Oh, for the love of education

Meet Virginia Foxx. Sadly, I couldn’t find a porn star who shared her name, and trust me, I looked. Come on, internet, help a sister out!

Congresswoman Virginia Foxx (R-NC)

Virginia Foxx is a Republican Congresswoman from North Carolina. She is also the chairwoman on the house Subcommittee on Higher Education and Workforce Training. Pretty badass, right? Here’s what she said on a recent radio show:

“I have very little tolerance for people who tell me that they graduate with $200,000 of debt or even $80,000 of debt because there’s no reason for that. We live in an opportunity society and people are forgetting that. I remind folks all the time that the Declaration of Independence says ‘life, liberty, and the pursuit of happiness.’ You don’t sit on your butt and have it dumped in your lap.”

Isn’t that fun? Just as an aside, let’s remember that she graduated from UNC in 1968. The rate of college tuition has far exceeded the rate of inflation, so this is not just a simple case of “back in the day a soda cost a nickel.”

Let’s give Ms. Foxx the benefit of the doubt and assume that her bottom line is more students getting more education. After all, if that’s not her goal, than perhaps this particular subcommittee is not such a great fit. With that in mind, what do you make of her comments?

Here’s one perspective, which I’m going to offer with the opening caveat that I know I am very, very lucky. I have two parents with advanced degrees. I went to a top ten private University that cost about $45K per year. I graduated in four years. For the first half of college, I worked one job 12 hours per week. For the second half of college, I worked two jobs for a combined 20 hours per week. I also made the Dean’s list. The combined debt shared between my (generous) parents and me is upwards of $60K.

Now, did I have to go to a top ten school? No. The University of Massachusetts is a very reputable institution and would have cost me a fraction of the price. But, let’s not pretend there are not substantial advantages to going to the “best” colleges you can get into (a distinction I’m well aware is subjective).

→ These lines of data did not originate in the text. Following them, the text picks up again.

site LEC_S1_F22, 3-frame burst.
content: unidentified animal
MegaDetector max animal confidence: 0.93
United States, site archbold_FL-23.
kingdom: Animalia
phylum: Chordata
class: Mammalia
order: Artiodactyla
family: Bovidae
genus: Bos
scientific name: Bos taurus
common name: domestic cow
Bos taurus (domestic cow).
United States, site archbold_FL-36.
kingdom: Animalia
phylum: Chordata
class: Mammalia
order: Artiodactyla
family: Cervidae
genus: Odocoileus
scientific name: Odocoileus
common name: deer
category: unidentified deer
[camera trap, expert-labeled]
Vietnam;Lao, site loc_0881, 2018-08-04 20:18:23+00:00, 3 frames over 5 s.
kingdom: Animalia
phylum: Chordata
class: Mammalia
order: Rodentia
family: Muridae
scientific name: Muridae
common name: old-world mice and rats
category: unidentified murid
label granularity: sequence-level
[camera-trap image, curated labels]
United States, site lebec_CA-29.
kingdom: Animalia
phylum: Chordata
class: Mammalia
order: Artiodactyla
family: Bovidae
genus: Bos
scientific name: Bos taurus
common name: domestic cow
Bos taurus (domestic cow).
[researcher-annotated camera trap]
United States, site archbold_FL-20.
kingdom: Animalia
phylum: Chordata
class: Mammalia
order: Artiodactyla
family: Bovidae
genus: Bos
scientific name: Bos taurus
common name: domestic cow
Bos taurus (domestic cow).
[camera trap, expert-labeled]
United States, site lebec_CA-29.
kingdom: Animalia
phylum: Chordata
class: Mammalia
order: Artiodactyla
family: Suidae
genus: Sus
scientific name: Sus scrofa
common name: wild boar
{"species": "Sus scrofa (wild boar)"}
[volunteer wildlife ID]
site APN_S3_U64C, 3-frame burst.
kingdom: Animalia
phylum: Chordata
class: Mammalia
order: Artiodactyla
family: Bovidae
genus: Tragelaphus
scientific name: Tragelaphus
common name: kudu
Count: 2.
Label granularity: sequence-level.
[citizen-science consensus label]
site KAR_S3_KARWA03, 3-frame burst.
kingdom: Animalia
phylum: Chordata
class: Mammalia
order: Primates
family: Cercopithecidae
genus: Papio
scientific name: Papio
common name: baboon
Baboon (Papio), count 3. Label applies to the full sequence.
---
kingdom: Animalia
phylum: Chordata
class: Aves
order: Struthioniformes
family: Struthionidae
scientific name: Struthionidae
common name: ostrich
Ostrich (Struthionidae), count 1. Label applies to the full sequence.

The undergrad alma maters of our current Supreme Court justices are Harvard, Georgetown, Stanford, Stanford, Holy Cross, Cornell, Princeton, Princeton, Princeton. The most commonly held Bachelor’s degree in the 111th Congress? Harvard. Is politics the only arena in which to be successful? Of course not, but look across leadership platforms in virtually any industry, and you will see top-tier, expensive college degrees. In other words, we are not wrong to encourage students to shoot for the stars. More importantly, we are not wrong to encourage poor students to shoot for the stars. And at the moment, the stars tend to cost a lot of money.

Do we think that state universities provide the same caliber of education as elite private colleges? U.S. News and World Report (one of many list-makers) doesn’t have a single public school in its top 20. To be comfortable with that path, we need public schools to be provide the same level of opportunity as their private peers. And some do. But, what if you’re a stellar student who lives in a state without a stellar state run university system? Your choices are to pay out of state tuition to a well-regarded state school (with loans), pay private tuition (with loans), or suffer your not-so-great in-state option.

I’m starting to ramble, I know. So let me summarize: Ms. Virginia Foxx, we can all agree that the higher education needs some serious revamping. We need high caliber programs and training available to more students at a cost that doesn’t bankrupt families. But, that is no excuse for the  tsk tsk-ing, condescending, finger-pointing bullshit you just pulled. Do not think that students and families enter into that kind of debt lightly. Your “tolerance” is the last thing on their minds when they are facing some pretty tough decisions.

Related Post: Alfie Kohn sums up all the problems with test-based education.

Related  Post: Matt Damon and his mom on school reform.



Filed under Education, Politics

5 responses to “Oh, for the love of education

  1. It’s a sad day in this country when a poor, but smart student is less likely to get a college degree than a rich, but dumb student. It’s not about handouts, it’s about providing equal opportunity. If a student wants to work hard, wants to do the work to “reach for the stars,” then he or she should be provided the tools to help him or her do so.

    I don’t understand why congress men and women like this cannot see the difference between a free welfare check, and providing financial aid and loan assistance to people who WANT to WORK to improve their own lives and, as a ripple effect, society as a whole.